Records from a spatial question set:
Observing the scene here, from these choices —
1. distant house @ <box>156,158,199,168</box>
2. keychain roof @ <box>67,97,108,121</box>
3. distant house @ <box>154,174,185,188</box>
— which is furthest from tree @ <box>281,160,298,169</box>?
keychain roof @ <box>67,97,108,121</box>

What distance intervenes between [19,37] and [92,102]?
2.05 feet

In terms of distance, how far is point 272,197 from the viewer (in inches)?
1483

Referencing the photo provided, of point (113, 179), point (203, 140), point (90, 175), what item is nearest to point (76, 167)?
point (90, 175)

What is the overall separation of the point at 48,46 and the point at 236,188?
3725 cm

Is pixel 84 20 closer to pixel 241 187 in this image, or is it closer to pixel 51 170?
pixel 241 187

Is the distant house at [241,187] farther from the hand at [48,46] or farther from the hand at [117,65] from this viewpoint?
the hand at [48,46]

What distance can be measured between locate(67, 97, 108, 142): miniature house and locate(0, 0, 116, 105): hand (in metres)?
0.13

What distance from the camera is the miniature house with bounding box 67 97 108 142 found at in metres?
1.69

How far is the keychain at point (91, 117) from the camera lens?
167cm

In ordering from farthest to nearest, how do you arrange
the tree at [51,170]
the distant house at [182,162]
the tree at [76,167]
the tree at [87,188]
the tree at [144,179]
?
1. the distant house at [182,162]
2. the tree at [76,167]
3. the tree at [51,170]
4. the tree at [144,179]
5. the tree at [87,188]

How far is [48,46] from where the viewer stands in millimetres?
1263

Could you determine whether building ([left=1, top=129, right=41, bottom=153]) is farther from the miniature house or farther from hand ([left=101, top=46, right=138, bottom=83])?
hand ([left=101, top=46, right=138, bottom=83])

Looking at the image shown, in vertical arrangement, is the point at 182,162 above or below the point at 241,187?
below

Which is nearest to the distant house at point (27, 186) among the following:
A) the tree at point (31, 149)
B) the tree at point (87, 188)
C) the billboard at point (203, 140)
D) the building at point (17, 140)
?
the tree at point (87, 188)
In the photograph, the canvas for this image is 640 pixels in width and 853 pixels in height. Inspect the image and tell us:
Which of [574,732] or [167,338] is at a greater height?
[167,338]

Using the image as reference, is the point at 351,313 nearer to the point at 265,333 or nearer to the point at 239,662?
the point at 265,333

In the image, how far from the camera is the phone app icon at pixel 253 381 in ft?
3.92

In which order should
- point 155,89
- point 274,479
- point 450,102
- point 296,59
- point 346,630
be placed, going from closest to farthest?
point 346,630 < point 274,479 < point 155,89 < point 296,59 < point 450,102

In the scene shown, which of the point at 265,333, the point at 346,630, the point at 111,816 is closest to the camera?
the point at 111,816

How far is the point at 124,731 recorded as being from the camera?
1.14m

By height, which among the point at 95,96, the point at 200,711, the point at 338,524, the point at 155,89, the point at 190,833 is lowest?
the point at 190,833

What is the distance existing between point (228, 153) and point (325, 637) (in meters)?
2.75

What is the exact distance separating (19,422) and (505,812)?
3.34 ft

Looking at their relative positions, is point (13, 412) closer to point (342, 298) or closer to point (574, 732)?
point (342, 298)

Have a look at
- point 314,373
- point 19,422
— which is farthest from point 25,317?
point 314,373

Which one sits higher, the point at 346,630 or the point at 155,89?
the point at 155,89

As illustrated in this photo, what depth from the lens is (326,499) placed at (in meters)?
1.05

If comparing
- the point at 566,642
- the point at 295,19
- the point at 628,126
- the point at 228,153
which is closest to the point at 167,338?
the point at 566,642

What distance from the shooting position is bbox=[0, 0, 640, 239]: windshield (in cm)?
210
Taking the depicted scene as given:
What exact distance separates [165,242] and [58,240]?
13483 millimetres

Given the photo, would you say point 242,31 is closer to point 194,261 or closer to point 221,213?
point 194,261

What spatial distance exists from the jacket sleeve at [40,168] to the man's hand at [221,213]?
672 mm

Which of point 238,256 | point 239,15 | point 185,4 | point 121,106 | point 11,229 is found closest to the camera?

#### EXERCISE PROMPT
Reproduce all of the records above verbatim, keeping every line unchanged.

#### THE SOLUTION
Observing the scene here, from these choices —
1. distant house @ <box>156,158,199,168</box>
2. keychain roof @ <box>67,97,108,121</box>
3. distant house @ <box>154,174,185,188</box>
— which is furthest from tree @ <box>281,160,298,169</box>?
keychain roof @ <box>67,97,108,121</box>

What distance intervenes between [19,37] and [92,102]?
2.05 feet

In terms of distance, how far is point 272,197 from the viewer (in inches)?
1483

Referencing the photo provided, of point (113, 179), point (203, 140), point (90, 175), what item is nearest to point (76, 167)?
point (90, 175)

What is the overall separation of the point at 48,46 and the point at 236,188?
3725 cm

Is pixel 84 20 closer to pixel 241 187 in this image, or is it closer to pixel 51 170?
pixel 241 187

Is the distant house at [241,187] farther from the hand at [48,46] or farther from the hand at [117,65] from this viewpoint?
the hand at [48,46]

What distance can be measured between locate(67, 97, 108, 142): miniature house and locate(0, 0, 116, 105): hand (in metres)?
0.13

What distance from the camera is the miniature house with bounding box 67 97 108 142 found at in metres?
1.69

How far is the keychain at point (91, 117) from the camera lens?
167cm

In ordering from farthest to nearest, how do you arrange
the tree at [51,170]
the distant house at [182,162]
the tree at [76,167]
the tree at [87,188]
the tree at [144,179]
?
1. the distant house at [182,162]
2. the tree at [76,167]
3. the tree at [51,170]
4. the tree at [144,179]
5. the tree at [87,188]

How far is [48,46] from where the viewer stands in millimetres?
1263

Could you determine whether building ([left=1, top=129, right=41, bottom=153]) is farther from the miniature house or farther from hand ([left=101, top=46, right=138, bottom=83])?
hand ([left=101, top=46, right=138, bottom=83])

Looking at the image shown, in vertical arrangement, is the point at 182,162 above or below the point at 241,187?
below

Which is nearest to the distant house at point (27, 186) among the following:
A) the tree at point (31, 149)
B) the tree at point (87, 188)
C) the billboard at point (203, 140)
D) the building at point (17, 140)
?
the tree at point (87, 188)
In the photograph, the canvas for this image is 640 pixels in width and 853 pixels in height. Inspect the image and tell us:
Which of [574,732] or [167,338] is at a greater height?
[167,338]

Using the image as reference, is the point at 351,313 nearer to the point at 265,333 or nearer to the point at 239,662?
the point at 265,333

In the image, how far from the camera is the phone app icon at pixel 253 381 in ft?
3.92

In which order should
- point 155,89
- point 274,479
- point 450,102
- point 296,59
- point 346,630
be placed, going from closest to farthest?
point 346,630 < point 274,479 < point 155,89 < point 296,59 < point 450,102

In the scene shown, which of the point at 265,333, the point at 346,630, the point at 111,816 is closest to the camera?
the point at 111,816

How far is the point at 124,731 recorded as being from the camera?
1.14m

By height, which among the point at 95,96, the point at 200,711, the point at 338,524, the point at 155,89, the point at 190,833 is lowest?
the point at 190,833

What is the distance existing between point (228, 153) and point (325, 637) (in meters)?
2.75

What is the exact distance separating (19,422) and (505,812)?
3.34 ft

Looking at their relative positions, is point (13, 412) closer to point (342, 298) or closer to point (574, 732)?
point (342, 298)

Have a look at
- point 314,373
- point 19,422
— which is farthest from point 25,317?
point 314,373

Which one sits higher, the point at 346,630 or the point at 155,89?
the point at 155,89

As illustrated in this photo, what depth from the lens is (326,499) placed at (in meters)?
1.05

If comparing
- the point at 566,642
- the point at 295,19
- the point at 628,126
- the point at 228,153
which is closest to the point at 167,338?
the point at 566,642

What distance from the shooting position is bbox=[0, 0, 640, 239]: windshield (in cm)?
210
Taking the depicted scene as given:
What exact distance separates [165,242] and [58,240]?
13483 millimetres

Given the photo, would you say point 242,31 is closer to point 194,261 or closer to point 221,213?
point 194,261

What spatial distance exists from the jacket sleeve at [40,168] to the man's hand at [221,213]?
672 mm

Which of point 238,256 | point 239,15 | point 185,4 | point 121,106 | point 11,229 is found closest to the camera?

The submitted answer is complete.